Vertrauen & Erfahrung
Durch ihre langjährige Erfahrung und ihre spezialisierte Ausbildung als Fachzahnärztinnen für Kieferorthopädie sind Dr. med. dent. Mitra Saffar und Dr. med. dent. Inga Hassink kompetente Ansprechpartnerinnen für die Diagnostik und Behandlung von Zahn- und Kieferfehlstellungen. Sie beurteilen jede Ausgangssituation sorgfältig, erkennen funktionelle und ästhetische Zusammenhänge und entwickeln daraus ein individuell abgestimmtes Therapiekonzept. So erhalten Patientinnen und Patienten eine fachlich fundierte Betreuung – von der ersten Einschätzung bis zum langfristig stabilen Behandlungsergebnis.
Ein Überblick
Engstand
Ein Engstand entsteht, wenn im Kiefer nicht genügend Platz für alle Zähne vorhanden ist. Die Zähne stehen dann zu dicht beieinander, sind gedreht oder gekippt. Besonders während des Wachstums kann es möglich sein, den Kiefer sanft zu erweitern und dadurch mehr Platz für eine harmonische Zahnstellung zu schaffen.
Platzüberschuss
Bei einem Platzüberschuss zeigen sich Lücken zwischen den Zähnen. Diese können entstehen, wenn Zähne fehlen, zu früh verloren gegangen sind oder im Verhältnis zum Kiefer zu klein ausgebildet sind. Auch ein größerer Kiefer kann dazu führen, dass die Zähne nicht geschlossen nebeneinanderstehen. Lückenstände lassen sich häufig gut kieferorthopädisch korrigieren.
Rückbiss
Bei einem Rückbiss liegt der Unterkiefer im Verhältnis zum Oberkiefer zu weit zurück. Dadurch entsteht häufig eine deutliche Stufe zwischen den oberen und unteren Schneidezähnen.
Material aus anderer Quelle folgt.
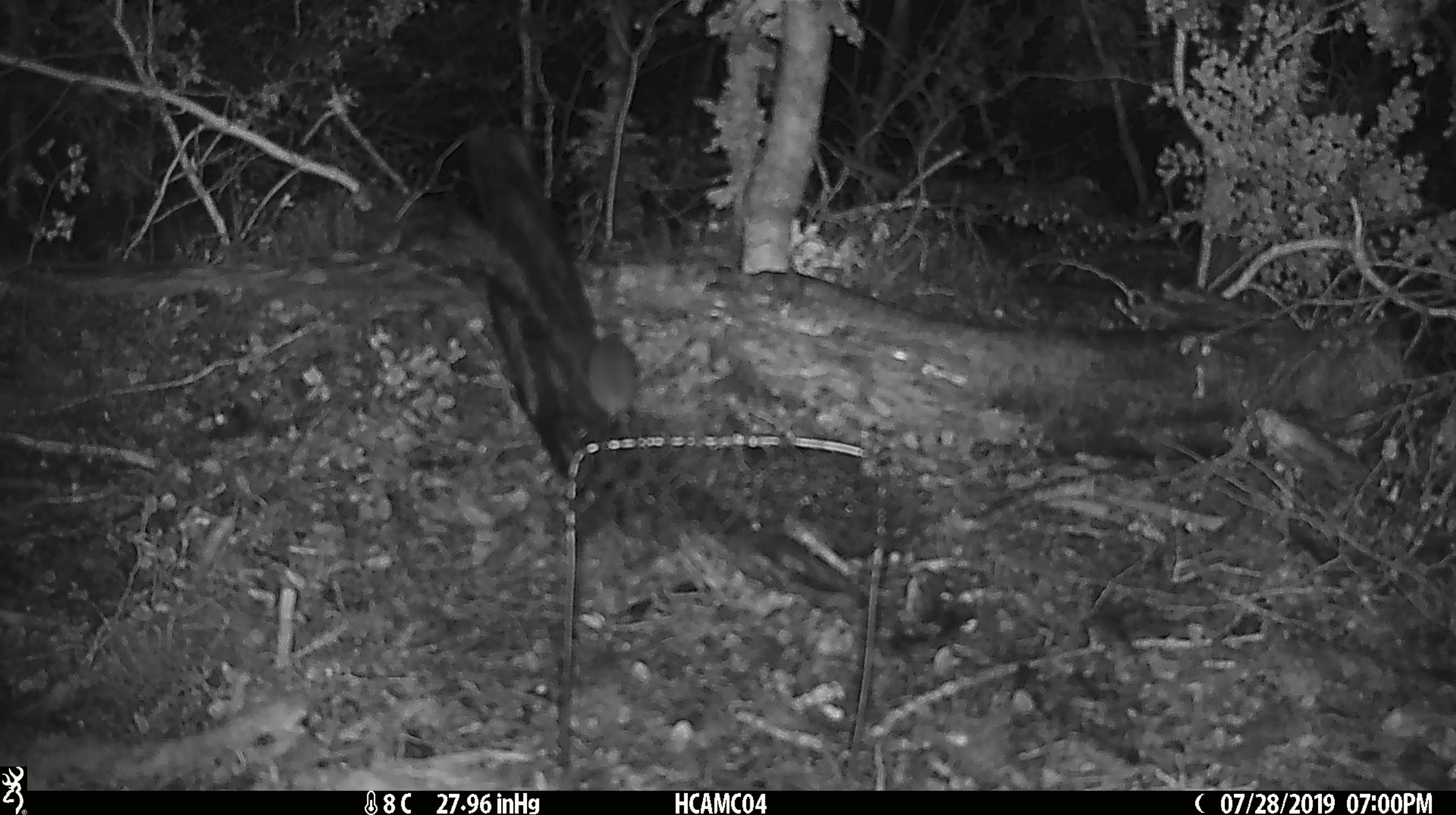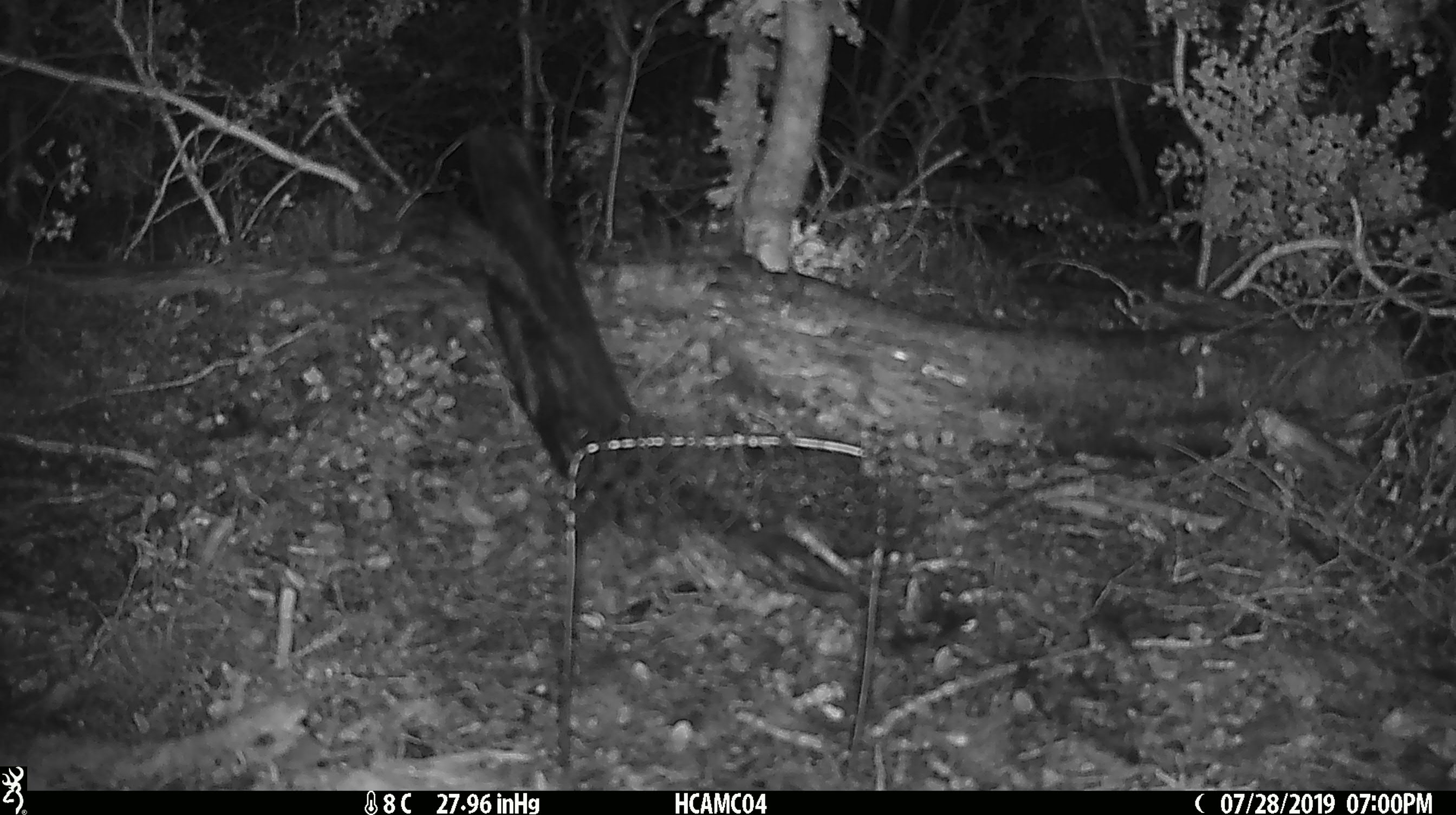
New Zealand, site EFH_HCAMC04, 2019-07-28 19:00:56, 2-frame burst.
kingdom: Animalia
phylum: Chordata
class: Mammalia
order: Rodentia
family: Muridae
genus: Mus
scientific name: Mus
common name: mouse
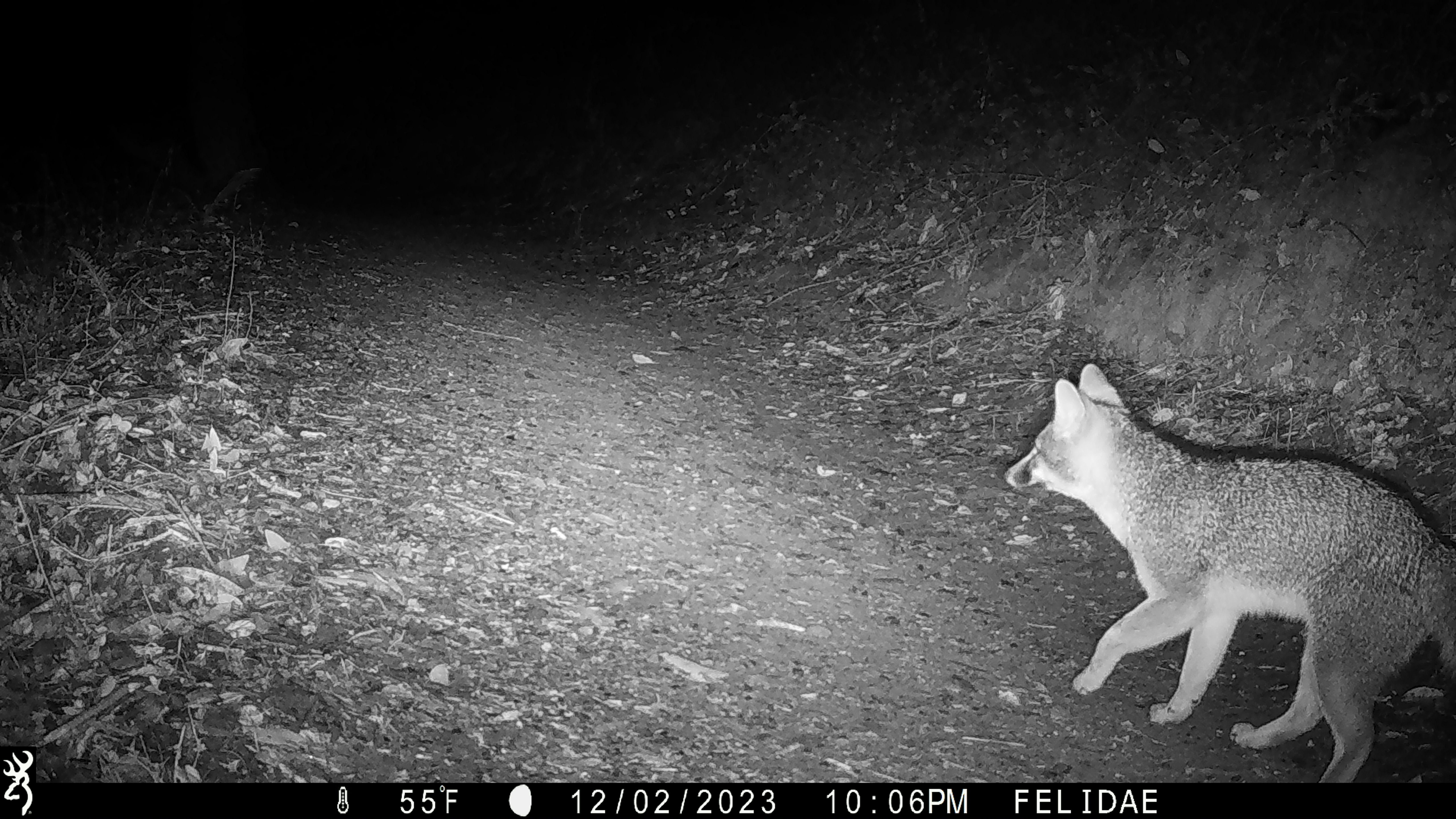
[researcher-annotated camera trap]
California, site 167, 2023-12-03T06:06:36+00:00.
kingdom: Animalia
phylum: Chordata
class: Mammalia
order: Carnivora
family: Canidae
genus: Urocyon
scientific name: Urocyon cinereoargenteus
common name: gray fox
Gray fox (Urocyon cinereoargenteus).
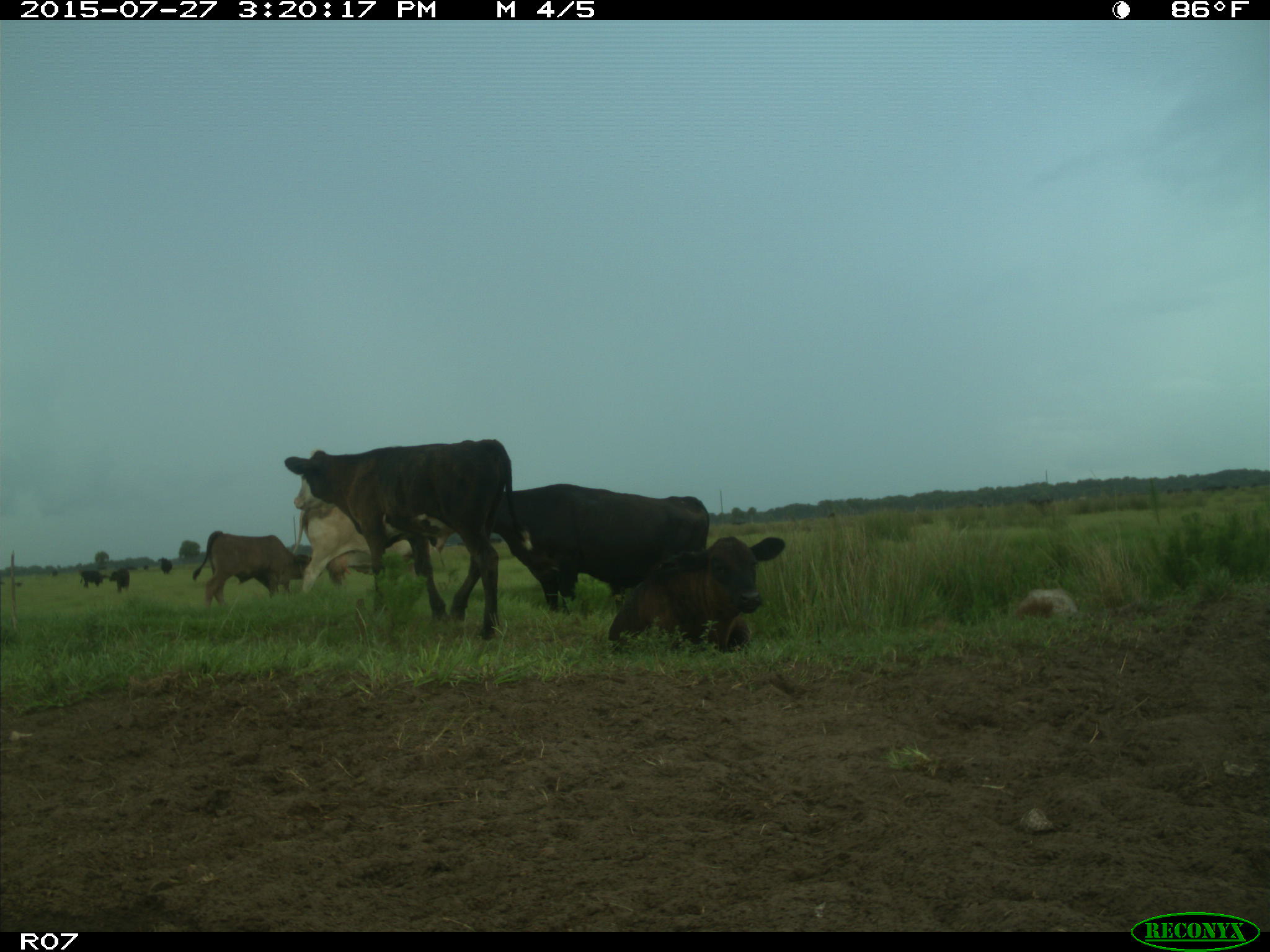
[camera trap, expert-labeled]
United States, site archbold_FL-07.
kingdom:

Diese Fehlstellung kann sowohl die Ästhetik als auch die Funktion des Bisses beeinflussen.
Vorbiss
Beim Vorbiss steht der Unterkiefer im Verhältnis zum Oberkiefer zu weit vorne oder der Oberkiefer ist zu klein entwickelt. Die unteren Schneidezähne stehen dadurch vor den oberen. Eine genaue Diagnostik ist wichtig, um die Ursache der Fehlstellung zu erkennen und die passende Behandlung zu planen.
Offener Biss
Bei einem offenen Biss berühren sich die oberen und unteren Schneidezähne beim Zubeißen nicht. Häufige Ursachen sind Angewohnheiten wie Daumenlutschen, langer Schnullergebrauch, eine ungünstige Zungenlage oder ein fehlerhaftes Schluckmuster. Ein offener Biss kann das Abbeißen, Sprechen und die Funktion des Kausystems beeinträchtigen.
Tiefer Biss
Bei einem tiefen Biss überdecken die oberen Schneidezähne die unteren deutlich. In stärker ausgeprägten Fällen können die unteren Schneidezähne sogar die Gaumenschleimhaut berühren. Dadurch können Kaufunktion, Abbeißen und die Belastung der Zähne beeinträchtigt werden.
Kreuzbiss
Bei einem Kreuzbiss greifen Ober- und Unterkiefer nicht korrekt ineinander. Häufig stehen die unteren Seitenzähne weiter außen als die oberen. Man unterscheidet zwischen einem einseitigen und einem beidseitigen Kreuzbiss. Ein einseitiger Kreuzbiss betrifft nur eine Seite des Gebisses, während beim beidseitigen Kreuzbiss beide Seitenzahnbereiche betroffen sind. Ursache kann unter anderem ein zu schmaler Oberkiefer oder eine ungünstige Zahnstellung sein.
Beratung
Eine persönliche und verständliche Beratung ist die Grundlage jeder erfolgreichen kieferorthopädischen Behandlung. Wir nehmen uns Zeit, Ihre individuelle Ausgangssituation genau zu analysieren und gemeinsam die passende Behandlungsart zu finden. Dabei erklären wir die jeweiligen Möglichkeiten, besprechen Vor- und Nachteile transparent und beantworten alle Fragen rund um Ablauf, Dauer und Ziel der Therapie. So entsteht ein Behandlungskonzept, das medizinisch sinnvoll ist und zu den persönlichen Bedürfnissen passt.